Adam Young ayoung at redhat.com
Wed Jul 24 19:07:13 UTC 2013

On 07/23/2013 03:56 PM, David Chadwick wrote:
> On 23/07/2013 18:36, Adam Young wrote:
>> On 07/23/2013 01:17 PM, David Chadwick wrote:
>>> Of course the tricky thing is knowing which object attributes to fetch
>>> for which user API requests. In the general case you cannot assume
>>> that Keystone knows the format or structure of the policy rules, or
>>> which attributes each will need, so you would need a specific tailored
>>> context handler to go with a specific policy engine.
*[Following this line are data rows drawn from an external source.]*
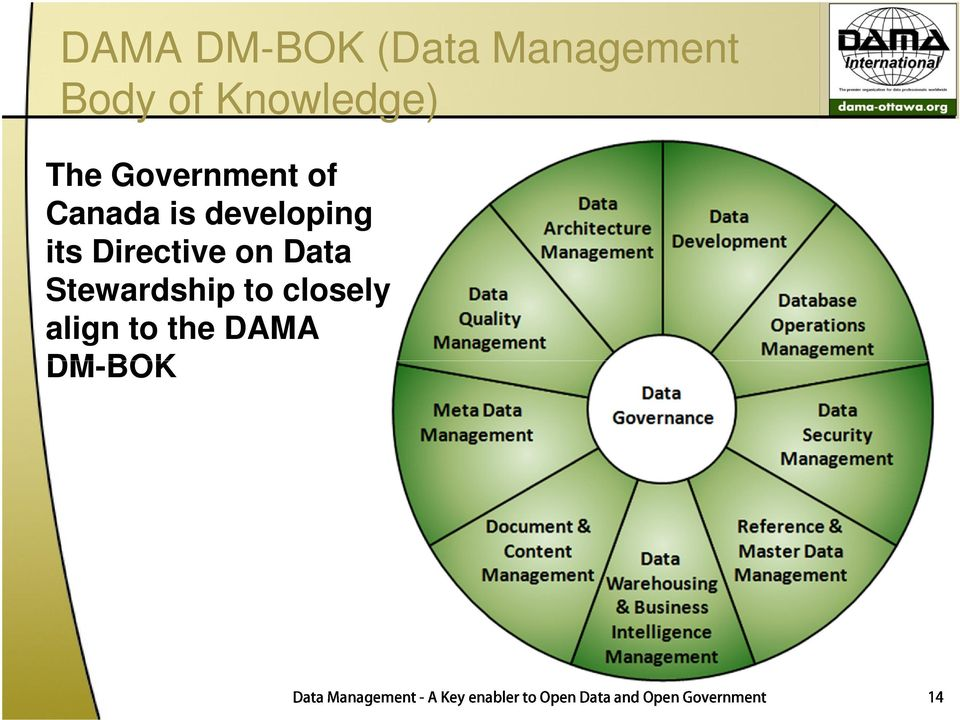 on Stewardship to closely align to the DAMA DM-BOK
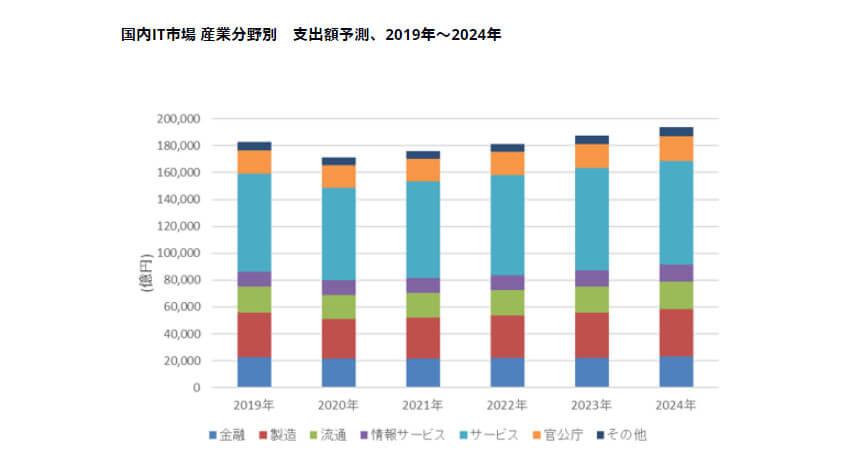 IDC、2020年の国内IT市場の支出額は前年比6.3%減となるが2021年には前年比2.9%増で回復すると予測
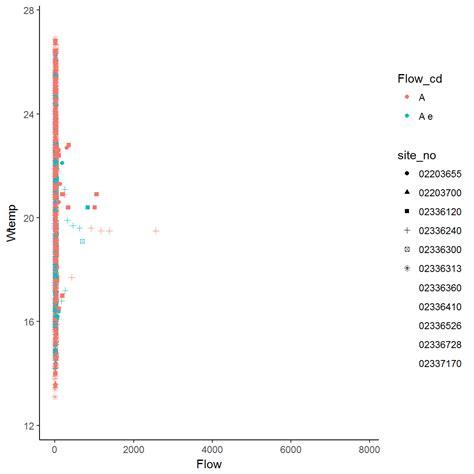 ggplot theme defaults h visualize plotting with ggplot2 r curriculum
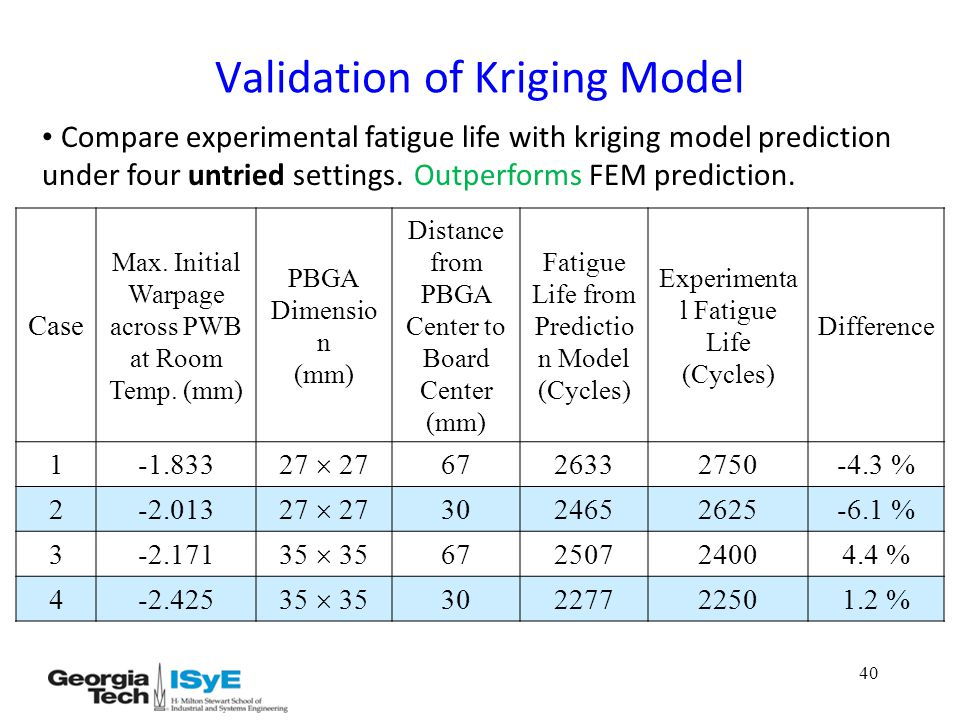 40 Validation of Kriging Model Case Max. Initial Warpage across PWB at Room Temp.
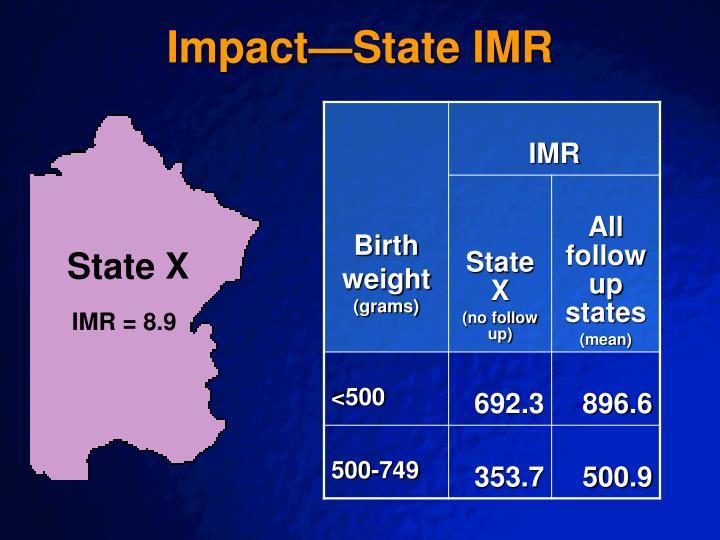 Impact—State IMR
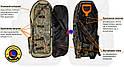 СУПЕРКОМПЛЕКТ! Рюкзак для металлоискателя «ЛЕС» Oxford 600d + Fiskars Solid 131417 + чехол на лопату, фото 3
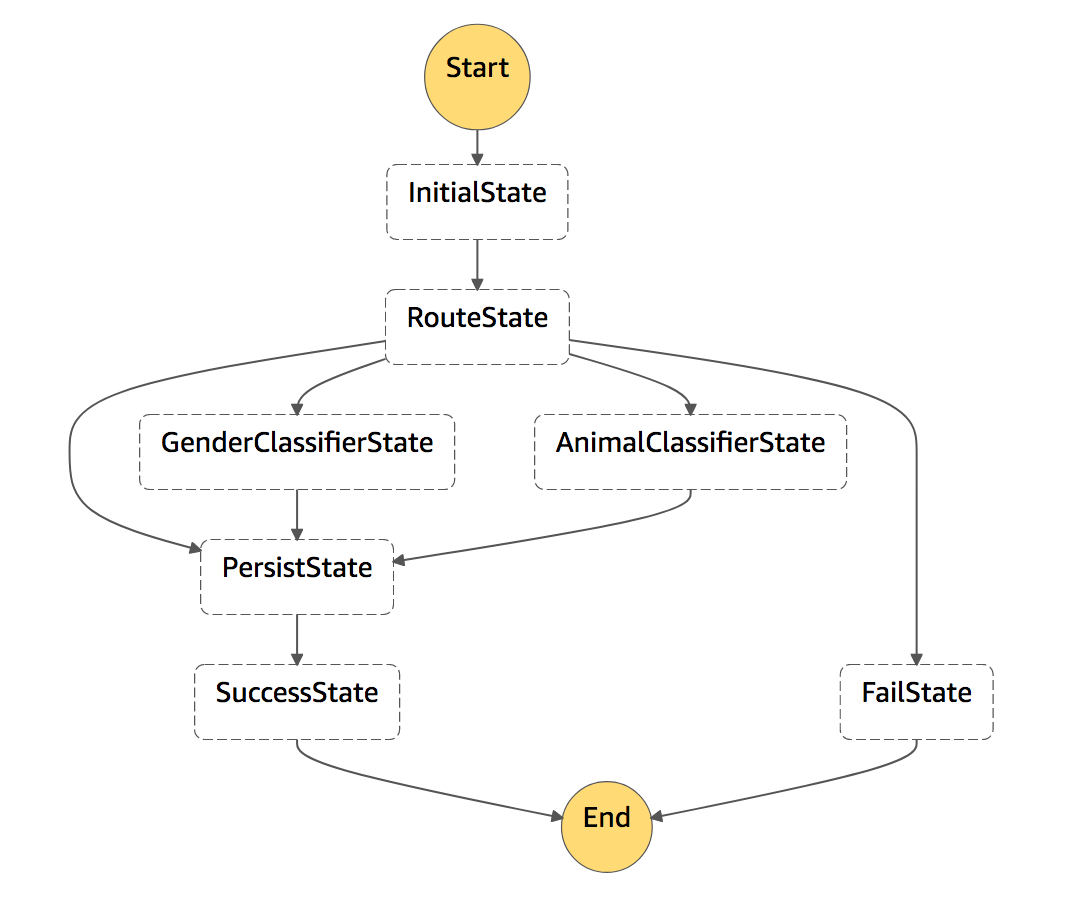 Introduction to AWS State Machines for decoupling  Lambda functions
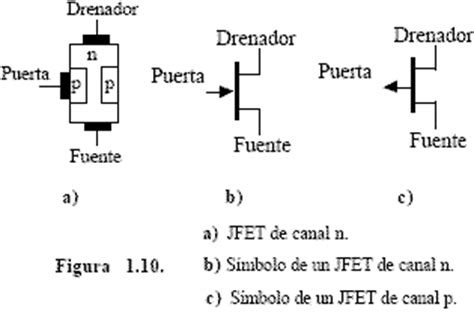 transistor fet y mosfet pdf caracter 237 stivas el 233 ctricas jfet electr 243 nica unicrom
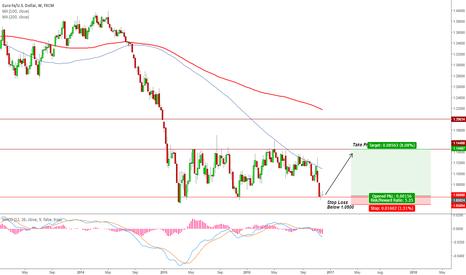 EURUSD: EUR/USD Ranging Market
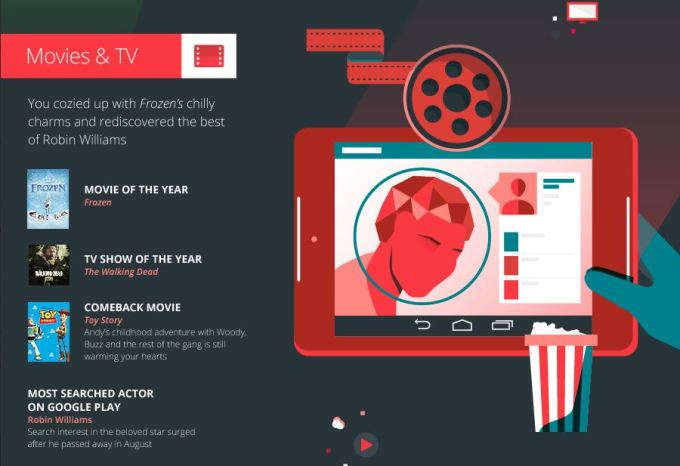 2014: Year in Entertainment - Google Play - Filmy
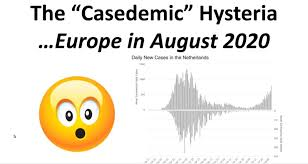 """pandemic""/""casedemic"" hysterie = weinig testen veel doden / veel testen weinig doden"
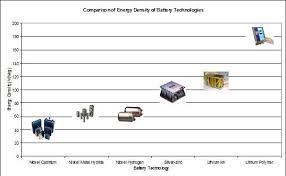 Battery Chemistry Comparison Chart Powerschool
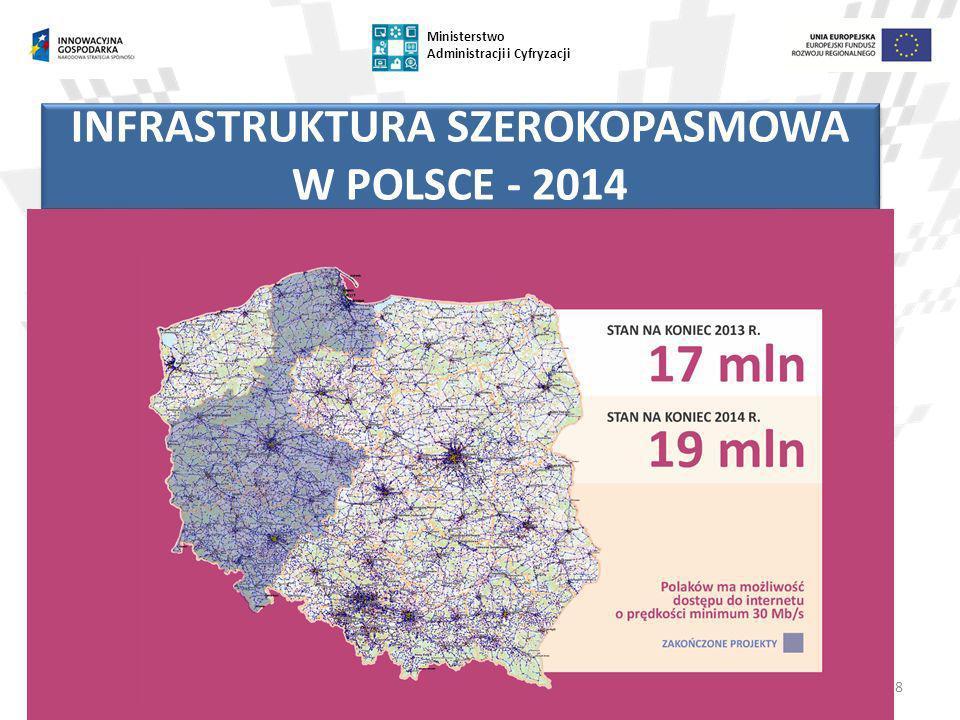 8 Ministerstwo Administracji i Cyfryzacji INFRASTRUKTURA SZEROKOPASMOWA W POLSCE - 2014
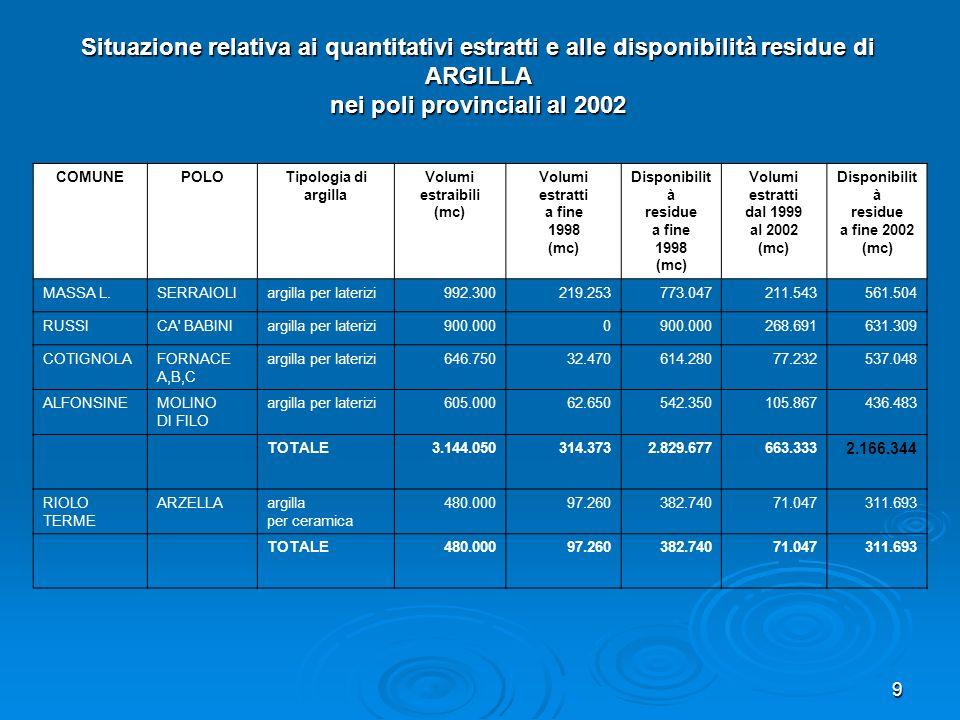 9 COMUNEPOLOTipologia di argilla Volumi estraibili (mc) Volumi estratti a fine 1998 (mc) Disponibilit à residue a fine 1998 (mc) Volumi estratti dal 1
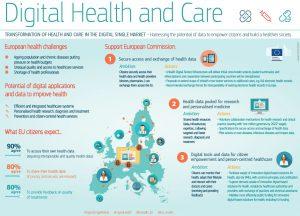 Consultazione pubblica della UE sullo spazio europeo dei dati sanitari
This implies that
>>> the context handler and policy engine should be pluggable Keystone
>>> components that it calls, and that can be switchable as people decide
>>> use different policy engines.
>> We are using a model where Keystone plays the mediator, and decides what
>> attributes to include.  The only attributes we currently claim to
>> support are
> what I am saying is that, in the long term, this model is too 
> restrictive. It would be much better for Keystone to call a plugin 
> module that determines which attributes are needed to match the policy 
> engine that is implemented.

An interesting model:  attribute sets based on the service

for nova provide:  project role assignments
for swift provide : user name

and so forth.

>> userid
>> domainid
>> role_assignments: a collection of tuples  (project, role)
> I thought in your blog post you said "While OpenStack calls this Role 
> Based Access Control (RBAC) there is nothing in the mechanism that 
> specifies that only roles can be used for these decisions. Any 
> attribute in the token response could reasonably be used to 
> provide/deny access. Thus, we speak of the token as containing 
> authorization attributes."

THat is true.  We just put a very limited set of attributes in the token 
at present

> Thus the plugin should be capable of adding any attribute to the 
> request to the policy engine.
Yes it can, and I think we need a way to manage the set of attributes 
that are bound in a token.

>> Objects in openstack are either owned by users (in Swift) or by Projects
>> (Nova and elsewhere).  Thus, providing userid and role_assignments
>> should be sufficient to make access decisions.
> this is too narrow a viewpoint and contradicts your blog posting.
No, this is what is required today.  If there were additional 
attributes, they could be used.

>  If there are other
>> attributes that people want consume for policy enforcement, they can
>> add them to custom token providers.
> the token is not the only place that attributes can come from. The 
> token contains subject attributes, but there are also resource 
> attributes and environmental attributes that may be needed by the 
> policy engine. Thus I am suggesting that we should design for 
> eventuality. I think that re-engineering the existing code base should 
> allow the context handler to be pluggable, whilst the first 
> implementation will simply use the attributes that are currently being 
> used, so that you have backwards compatibility
I think we can do that with the current implementation.  I am not 
certain if the policy engine as it is currently implemented has access 
to the entire HTTP request, but expanding it to have access should not 
be difficult.

The biggest drawback is the fact that the rules are on "method name" and 
thus you might have two "create" methods that conflict.

> regards
> David
>  The policy enforcement mechanism is
>> flexible enough that extending it to other attributes should be fairly
>> straightforward.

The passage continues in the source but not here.